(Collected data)

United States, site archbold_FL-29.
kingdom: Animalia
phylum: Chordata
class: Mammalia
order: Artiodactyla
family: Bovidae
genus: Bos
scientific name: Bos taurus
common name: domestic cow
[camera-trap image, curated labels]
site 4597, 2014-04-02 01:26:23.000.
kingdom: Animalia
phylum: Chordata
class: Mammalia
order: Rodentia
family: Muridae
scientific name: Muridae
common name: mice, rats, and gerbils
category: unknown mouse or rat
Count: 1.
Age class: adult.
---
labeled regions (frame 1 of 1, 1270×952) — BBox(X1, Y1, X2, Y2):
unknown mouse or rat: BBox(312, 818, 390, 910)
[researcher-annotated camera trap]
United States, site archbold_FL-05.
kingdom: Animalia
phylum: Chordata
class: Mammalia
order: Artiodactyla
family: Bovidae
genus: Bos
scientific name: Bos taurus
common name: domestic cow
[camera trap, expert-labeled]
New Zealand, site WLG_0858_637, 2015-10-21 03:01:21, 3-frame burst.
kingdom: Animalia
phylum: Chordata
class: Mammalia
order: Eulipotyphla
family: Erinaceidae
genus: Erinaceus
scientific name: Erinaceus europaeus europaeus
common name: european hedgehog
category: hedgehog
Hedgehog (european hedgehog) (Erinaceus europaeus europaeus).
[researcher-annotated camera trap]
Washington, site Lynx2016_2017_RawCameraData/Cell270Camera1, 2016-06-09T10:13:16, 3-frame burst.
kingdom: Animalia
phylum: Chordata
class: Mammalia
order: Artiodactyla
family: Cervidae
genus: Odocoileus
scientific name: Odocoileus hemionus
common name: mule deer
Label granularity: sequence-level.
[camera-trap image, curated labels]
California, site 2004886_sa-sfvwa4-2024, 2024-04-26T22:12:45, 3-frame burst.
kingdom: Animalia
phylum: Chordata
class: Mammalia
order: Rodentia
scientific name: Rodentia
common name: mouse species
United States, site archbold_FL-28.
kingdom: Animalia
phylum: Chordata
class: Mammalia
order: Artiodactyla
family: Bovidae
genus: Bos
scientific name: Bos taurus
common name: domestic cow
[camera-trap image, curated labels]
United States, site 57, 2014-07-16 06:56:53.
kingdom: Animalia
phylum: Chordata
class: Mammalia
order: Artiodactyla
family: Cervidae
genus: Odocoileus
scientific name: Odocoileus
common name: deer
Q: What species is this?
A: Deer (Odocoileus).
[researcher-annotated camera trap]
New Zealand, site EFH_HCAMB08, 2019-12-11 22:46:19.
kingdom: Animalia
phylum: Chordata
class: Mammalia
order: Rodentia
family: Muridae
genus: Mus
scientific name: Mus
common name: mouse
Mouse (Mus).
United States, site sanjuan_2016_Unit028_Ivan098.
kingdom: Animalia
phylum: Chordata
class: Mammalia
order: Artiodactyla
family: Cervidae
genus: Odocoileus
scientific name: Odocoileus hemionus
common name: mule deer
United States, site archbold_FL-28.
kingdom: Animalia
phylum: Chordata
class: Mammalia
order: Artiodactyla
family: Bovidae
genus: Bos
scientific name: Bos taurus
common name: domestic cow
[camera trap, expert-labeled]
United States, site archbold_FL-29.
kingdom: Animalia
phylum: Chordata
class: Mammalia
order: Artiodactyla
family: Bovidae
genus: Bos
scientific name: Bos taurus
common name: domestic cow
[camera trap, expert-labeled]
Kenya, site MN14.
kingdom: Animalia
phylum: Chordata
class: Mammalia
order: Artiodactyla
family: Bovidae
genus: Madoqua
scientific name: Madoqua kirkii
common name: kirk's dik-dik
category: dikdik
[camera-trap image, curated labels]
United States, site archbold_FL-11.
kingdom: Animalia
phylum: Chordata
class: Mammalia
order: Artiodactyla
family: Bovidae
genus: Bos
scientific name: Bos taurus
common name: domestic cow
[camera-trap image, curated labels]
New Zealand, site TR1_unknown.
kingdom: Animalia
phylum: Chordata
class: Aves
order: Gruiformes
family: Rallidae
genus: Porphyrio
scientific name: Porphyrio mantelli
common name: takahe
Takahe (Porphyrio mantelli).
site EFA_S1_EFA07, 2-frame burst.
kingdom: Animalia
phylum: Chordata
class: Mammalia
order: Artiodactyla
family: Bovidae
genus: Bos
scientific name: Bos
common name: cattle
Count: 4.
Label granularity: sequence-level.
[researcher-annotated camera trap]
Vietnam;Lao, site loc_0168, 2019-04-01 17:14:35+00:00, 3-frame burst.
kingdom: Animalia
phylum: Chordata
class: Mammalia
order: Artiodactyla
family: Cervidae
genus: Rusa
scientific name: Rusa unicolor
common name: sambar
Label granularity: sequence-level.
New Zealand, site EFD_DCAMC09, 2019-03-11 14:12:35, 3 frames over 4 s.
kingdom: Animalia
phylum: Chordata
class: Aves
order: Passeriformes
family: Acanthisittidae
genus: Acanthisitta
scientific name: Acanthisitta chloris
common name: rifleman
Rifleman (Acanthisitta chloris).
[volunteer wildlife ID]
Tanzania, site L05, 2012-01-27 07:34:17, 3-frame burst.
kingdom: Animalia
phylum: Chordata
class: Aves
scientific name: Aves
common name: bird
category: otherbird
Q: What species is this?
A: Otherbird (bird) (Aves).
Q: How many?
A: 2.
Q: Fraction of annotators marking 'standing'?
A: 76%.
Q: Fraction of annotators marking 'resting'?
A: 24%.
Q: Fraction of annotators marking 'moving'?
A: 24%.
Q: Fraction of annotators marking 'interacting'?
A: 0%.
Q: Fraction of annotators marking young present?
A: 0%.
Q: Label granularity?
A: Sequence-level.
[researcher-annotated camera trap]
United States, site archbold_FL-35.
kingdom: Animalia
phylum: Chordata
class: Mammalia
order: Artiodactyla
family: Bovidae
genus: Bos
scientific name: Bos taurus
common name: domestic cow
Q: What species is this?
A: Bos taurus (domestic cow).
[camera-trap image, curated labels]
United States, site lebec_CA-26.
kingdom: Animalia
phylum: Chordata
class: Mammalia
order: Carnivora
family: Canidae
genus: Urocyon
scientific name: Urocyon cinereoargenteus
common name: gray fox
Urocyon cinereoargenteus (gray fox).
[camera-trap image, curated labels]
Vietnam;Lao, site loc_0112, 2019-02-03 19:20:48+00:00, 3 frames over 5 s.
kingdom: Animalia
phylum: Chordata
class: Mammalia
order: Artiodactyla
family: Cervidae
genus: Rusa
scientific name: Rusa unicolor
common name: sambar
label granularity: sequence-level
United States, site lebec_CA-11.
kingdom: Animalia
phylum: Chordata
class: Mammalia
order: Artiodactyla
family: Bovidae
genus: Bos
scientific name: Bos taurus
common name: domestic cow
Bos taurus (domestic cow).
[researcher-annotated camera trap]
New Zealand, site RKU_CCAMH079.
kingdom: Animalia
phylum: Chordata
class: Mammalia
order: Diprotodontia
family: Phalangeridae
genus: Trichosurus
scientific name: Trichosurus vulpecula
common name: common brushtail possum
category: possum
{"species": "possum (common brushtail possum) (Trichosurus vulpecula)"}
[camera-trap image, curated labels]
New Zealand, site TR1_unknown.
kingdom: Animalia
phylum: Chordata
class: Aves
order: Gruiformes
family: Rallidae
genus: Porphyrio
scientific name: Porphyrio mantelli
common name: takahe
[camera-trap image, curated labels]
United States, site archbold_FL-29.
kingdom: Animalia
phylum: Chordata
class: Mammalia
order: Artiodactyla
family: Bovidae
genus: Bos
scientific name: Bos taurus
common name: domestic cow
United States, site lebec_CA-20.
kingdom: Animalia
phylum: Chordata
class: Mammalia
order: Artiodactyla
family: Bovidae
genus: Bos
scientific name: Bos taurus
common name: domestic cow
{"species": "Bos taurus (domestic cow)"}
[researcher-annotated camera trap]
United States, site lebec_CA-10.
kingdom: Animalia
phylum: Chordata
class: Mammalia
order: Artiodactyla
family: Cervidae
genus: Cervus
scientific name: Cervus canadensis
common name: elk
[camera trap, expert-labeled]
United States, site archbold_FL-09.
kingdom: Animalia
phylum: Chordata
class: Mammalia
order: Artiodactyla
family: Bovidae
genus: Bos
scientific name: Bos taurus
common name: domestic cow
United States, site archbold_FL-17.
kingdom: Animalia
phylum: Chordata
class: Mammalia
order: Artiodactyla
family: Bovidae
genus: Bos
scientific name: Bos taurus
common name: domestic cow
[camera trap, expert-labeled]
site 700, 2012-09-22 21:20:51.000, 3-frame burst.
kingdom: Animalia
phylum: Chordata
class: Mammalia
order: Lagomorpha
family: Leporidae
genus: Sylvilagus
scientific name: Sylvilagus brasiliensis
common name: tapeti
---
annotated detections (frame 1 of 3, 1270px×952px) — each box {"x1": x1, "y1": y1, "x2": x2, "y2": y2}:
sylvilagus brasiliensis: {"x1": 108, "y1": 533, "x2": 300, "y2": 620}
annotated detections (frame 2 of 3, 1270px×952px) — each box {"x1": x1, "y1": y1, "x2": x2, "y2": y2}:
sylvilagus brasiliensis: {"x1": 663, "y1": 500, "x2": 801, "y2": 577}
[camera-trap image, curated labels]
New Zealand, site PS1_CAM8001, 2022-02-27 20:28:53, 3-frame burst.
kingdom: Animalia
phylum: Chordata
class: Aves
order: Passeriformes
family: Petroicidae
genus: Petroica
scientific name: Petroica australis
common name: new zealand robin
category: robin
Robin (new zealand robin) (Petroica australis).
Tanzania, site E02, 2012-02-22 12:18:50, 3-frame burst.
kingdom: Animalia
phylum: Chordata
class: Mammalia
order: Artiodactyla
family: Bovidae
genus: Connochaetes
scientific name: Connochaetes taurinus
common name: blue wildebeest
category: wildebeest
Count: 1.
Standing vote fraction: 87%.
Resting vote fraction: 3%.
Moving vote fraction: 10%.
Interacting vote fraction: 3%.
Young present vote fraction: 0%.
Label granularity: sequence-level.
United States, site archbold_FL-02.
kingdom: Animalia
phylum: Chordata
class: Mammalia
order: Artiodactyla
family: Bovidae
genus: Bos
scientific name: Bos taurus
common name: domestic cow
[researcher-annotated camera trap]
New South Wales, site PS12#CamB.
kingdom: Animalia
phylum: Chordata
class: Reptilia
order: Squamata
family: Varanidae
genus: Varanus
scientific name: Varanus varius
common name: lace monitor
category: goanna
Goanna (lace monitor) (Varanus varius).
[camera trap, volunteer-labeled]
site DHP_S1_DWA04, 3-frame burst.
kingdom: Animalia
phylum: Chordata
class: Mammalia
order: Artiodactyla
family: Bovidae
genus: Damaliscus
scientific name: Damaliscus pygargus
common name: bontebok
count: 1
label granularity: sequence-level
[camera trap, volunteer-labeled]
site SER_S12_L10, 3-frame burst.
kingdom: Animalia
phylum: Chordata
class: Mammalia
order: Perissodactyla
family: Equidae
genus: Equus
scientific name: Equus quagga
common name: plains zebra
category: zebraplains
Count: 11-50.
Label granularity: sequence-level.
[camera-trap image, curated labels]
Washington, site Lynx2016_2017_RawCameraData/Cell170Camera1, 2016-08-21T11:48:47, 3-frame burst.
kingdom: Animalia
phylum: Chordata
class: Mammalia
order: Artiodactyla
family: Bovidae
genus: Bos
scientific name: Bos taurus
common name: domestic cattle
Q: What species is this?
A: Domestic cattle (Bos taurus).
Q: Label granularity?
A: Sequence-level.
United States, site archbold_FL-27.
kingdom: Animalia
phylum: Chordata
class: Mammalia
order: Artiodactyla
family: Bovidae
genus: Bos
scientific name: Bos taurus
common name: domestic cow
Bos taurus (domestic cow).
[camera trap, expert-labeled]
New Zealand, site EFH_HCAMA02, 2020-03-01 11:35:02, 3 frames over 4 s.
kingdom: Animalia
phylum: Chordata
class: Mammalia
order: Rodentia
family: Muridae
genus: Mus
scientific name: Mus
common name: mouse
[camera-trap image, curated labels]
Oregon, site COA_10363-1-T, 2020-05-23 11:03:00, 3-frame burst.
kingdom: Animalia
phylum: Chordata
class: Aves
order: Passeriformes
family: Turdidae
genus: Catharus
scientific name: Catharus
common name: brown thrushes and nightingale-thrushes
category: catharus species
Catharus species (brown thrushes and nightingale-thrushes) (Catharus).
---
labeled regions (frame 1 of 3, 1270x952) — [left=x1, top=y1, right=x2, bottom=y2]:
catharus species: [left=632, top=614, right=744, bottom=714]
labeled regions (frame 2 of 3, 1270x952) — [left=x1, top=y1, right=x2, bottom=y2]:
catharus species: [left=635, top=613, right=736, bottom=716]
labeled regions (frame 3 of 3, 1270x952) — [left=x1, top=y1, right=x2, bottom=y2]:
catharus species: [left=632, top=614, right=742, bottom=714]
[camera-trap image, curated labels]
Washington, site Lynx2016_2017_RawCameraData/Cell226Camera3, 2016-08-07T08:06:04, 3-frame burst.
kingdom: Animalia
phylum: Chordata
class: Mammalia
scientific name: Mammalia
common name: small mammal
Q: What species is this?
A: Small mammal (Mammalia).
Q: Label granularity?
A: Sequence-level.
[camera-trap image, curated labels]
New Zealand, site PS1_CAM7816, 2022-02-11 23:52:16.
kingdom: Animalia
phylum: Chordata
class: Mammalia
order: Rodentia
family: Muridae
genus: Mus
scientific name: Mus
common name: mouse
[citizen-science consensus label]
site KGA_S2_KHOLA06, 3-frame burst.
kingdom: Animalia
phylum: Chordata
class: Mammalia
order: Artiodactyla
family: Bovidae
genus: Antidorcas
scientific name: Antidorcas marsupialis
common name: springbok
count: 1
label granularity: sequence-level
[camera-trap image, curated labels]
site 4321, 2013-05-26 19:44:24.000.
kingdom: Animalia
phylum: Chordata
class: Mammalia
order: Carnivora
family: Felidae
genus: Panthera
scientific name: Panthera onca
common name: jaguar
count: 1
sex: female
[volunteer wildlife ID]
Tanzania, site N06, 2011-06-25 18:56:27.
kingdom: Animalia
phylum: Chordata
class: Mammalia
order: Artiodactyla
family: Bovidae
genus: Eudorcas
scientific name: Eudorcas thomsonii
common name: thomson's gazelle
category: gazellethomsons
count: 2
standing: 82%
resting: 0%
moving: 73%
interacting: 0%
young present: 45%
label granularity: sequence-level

» **EXERCISE OBJECTIVE**: All lines from the one containing "common name: thomson's gazelle" through the final line of the records above are to be set down exactly, and no other line is to appear.

» **YOUR SOLUTION**:
common name: thomson's gazelle
category: gazellethomsons
count: 2
standing: 82%
resting: 0%
moving: 73%
interacting: 0%
young present: 45%
label granularity: sequence-level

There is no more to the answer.